(Stored dataset items)
◇ ◇ ◇ ◇

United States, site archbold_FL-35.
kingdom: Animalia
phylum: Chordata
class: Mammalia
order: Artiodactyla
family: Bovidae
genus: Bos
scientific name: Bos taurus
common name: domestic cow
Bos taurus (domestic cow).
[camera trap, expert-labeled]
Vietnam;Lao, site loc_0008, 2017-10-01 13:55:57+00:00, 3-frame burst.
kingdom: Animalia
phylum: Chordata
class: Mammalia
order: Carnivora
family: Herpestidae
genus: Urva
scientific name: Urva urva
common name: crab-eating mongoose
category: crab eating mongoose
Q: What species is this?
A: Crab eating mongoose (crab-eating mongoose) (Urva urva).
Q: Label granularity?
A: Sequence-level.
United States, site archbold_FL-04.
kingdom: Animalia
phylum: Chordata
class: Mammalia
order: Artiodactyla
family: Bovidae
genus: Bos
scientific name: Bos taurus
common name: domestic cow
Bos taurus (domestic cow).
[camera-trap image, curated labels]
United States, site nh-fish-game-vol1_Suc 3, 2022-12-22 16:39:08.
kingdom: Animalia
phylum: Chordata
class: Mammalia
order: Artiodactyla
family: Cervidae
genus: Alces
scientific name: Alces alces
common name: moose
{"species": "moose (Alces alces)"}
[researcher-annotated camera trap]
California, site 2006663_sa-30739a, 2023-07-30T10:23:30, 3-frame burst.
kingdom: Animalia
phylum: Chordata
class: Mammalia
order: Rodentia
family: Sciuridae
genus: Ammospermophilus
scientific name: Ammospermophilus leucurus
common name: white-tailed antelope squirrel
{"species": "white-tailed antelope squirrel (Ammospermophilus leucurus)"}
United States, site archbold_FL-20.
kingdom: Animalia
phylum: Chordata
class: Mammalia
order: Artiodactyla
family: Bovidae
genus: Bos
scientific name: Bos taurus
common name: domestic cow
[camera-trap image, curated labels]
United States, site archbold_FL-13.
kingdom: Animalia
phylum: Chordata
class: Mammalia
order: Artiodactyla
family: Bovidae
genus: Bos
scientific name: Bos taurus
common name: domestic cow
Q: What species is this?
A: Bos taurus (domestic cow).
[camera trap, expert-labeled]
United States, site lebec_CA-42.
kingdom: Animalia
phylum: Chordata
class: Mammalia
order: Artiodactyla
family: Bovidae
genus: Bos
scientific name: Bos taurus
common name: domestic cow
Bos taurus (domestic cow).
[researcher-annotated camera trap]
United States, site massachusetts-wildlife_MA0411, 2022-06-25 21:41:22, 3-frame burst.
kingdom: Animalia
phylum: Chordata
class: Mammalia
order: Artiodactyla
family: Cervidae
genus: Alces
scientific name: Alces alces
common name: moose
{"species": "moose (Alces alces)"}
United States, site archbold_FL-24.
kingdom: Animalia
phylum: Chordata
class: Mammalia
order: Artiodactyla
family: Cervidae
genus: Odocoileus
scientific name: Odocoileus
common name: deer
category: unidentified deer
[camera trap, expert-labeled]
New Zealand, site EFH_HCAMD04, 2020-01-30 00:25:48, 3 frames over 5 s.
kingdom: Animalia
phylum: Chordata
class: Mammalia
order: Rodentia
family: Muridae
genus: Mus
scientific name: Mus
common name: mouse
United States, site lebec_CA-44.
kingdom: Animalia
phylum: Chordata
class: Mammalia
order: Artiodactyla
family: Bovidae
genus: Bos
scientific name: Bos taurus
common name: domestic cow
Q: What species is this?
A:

◇ ◇ ◇ ◇

* TASK OBJECTIVE *
Could you give the records again, exactly as they appear?

* WRITTEN ANSWER *
United States, site archbold_FL-35.
kingdom: Animalia
phylum: Chordata
class: Mammalia
order: Artiodactyla
family: Bovidae
genus: Bos
scientific name: Bos taurus
common name: domestic cow
Bos taurus (domestic cow).
[camera trap, expert-labeled]
Vietnam;Lao, site loc_0008, 2017-10-01 13:55:57+00:00, 3-frame burst.
kingdom: Animalia
phylum: Chordata
class: Mammalia
order: Carnivora
family: Herpestidae
genus: Urva
scientific name: Urva urva
common name: crab-eating mongoose
category: crab eating mongoose
Q: What species is this?
A: Crab eating mongoose (crab-eating mongoose) (Urva urva).
Q: Label granularity?
A: Sequence-level.
United States, site archbold_FL-04.
kingdom: Animalia
phylum: Chordata
class: Mammalia
order: Artiodactyla
family: Bovidae
genus: Bos
scientific name: Bos taurus
common name: domestic cow
Bos taurus (domestic cow).
[camera-trap image, curated labels]
United States, site nh-fish-game-vol1_Suc 3, 2022-12-22 16:39:08.
kingdom: Animalia
phylum: Chordata
class: Mammalia
order: Artiodactyla
family: Cervidae
genus: Alces
scientific name: Alces alces
common name: moose
{"species": "moose (Alces alces)"}
[researcher-annotated camera trap]
California, site 2006663_sa-30739a, 2023-07-30T10:23:30, 3-frame burst.
kingdom: Animalia
phylum: Chordata
class: Mammalia
order: Rodentia
family: Sciuridae
genus: Ammospermophilus
scientific name: Ammospermophilus leucurus
common name: white-tailed antelope squirrel
{"species": "white-tailed antelope squirrel (Ammospermophilus leucurus)"}
United States, site archbold_FL-20.
kingdom: Animalia
phylum: Chordata
class: Mammalia
order: Artiodactyla
family: Bovidae
genus: Bos
scientific name: Bos taurus
common name: domestic cow
[camera-trap image, curated labels]
United States, site archbold_FL-13.
kingdom: Animalia
phylum: Chordata
class: Mammalia
order: Artiodactyla
family: Bovidae
genus: Bos
scientific name: Bos taurus
common name: domestic cow
Q: What species is this?
A: Bos taurus (domestic cow).
[camera trap, expert-labeled]
United States, site lebec_CA-42.
kingdom: Animalia
phylum: Chordata
class: Mammalia
order: Artiodactyla
family: Bovidae
genus: Bos
scientific name: Bos taurus
common name: domestic cow
Bos taurus (domestic cow).
[researcher-annotated camera trap]
United States, site massachusetts-wildlife_MA0411, 2022-06-25 21:41:22, 3-frame burst.
kingdom: Animalia
phylum: Chordata
class: Mammalia
order: Artiodactyla
family: Cervidae
genus: Alces
scientific name: Alces alces
common name: moose
{"species": "moose (Alces alces)"}
United States, site archbold_FL-24.
kingdom: Animalia
phylum: Chordata
class: Mammalia
order: Artiodactyla
family: Cervidae
genus: Odocoileus
scientific name: Odocoileus
common name: deer
category: unidentified deer
[camera trap, expert-labeled]
New Zealand, site EFH_HCAMD04, 2020-01-30 00:25:48, 3 frames over 5 s.
kingdom: Animalia
phylum: Chordata
class: Mammalia
order: Rodentia
family: Muridae
genus: Mus
scientific name: Mus
common name: mouse
United States, site lebec_CA-44.
kingdom: Animalia
phylum: Chordata
class: Mammalia
order: Artiodactyla
family: Bovidae
genus: Bos
scientific name: Bos taurus
common name: domestic cow
Q: What species is this?
A:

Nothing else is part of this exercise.